___ SOURCE RECORDS

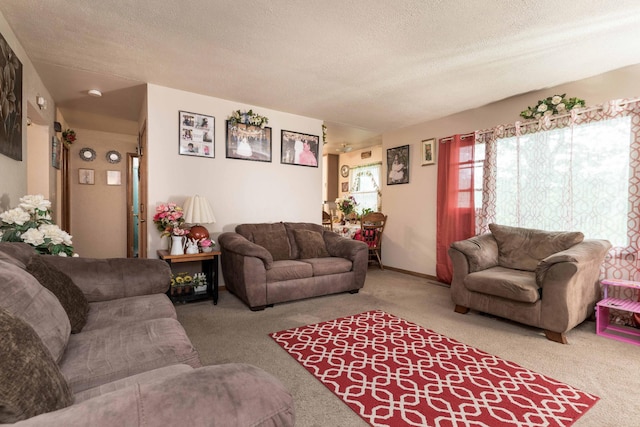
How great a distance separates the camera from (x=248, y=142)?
4.28 meters

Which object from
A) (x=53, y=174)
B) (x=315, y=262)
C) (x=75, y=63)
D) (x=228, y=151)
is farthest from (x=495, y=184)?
(x=53, y=174)

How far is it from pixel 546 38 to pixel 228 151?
3.51 metres

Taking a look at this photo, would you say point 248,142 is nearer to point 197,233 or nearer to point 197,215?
point 197,215

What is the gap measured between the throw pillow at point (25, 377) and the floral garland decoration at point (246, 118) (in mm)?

______

WHAT YOU HAVE TO DO - Reproduce all of the data above verbatim, omitting the pictures.

THE REPLY -
How great a distance separates the camera from (x=248, y=142)?
4.28 meters

Which object from
A) (x=53, y=174)
B) (x=315, y=262)
C) (x=75, y=63)
D) (x=228, y=151)
is farthest from (x=495, y=184)?
(x=53, y=174)

How far is it from pixel 546 38 to pixel 228 151?
3.51 metres

Taking a look at this photo, would you say point 248,142 is nearer to point 197,233 or nearer to point 197,215?
point 197,215

What is the gap measured between the throw pillow at point (25, 377) and the floral garland decoration at point (246, 118) (in mm)?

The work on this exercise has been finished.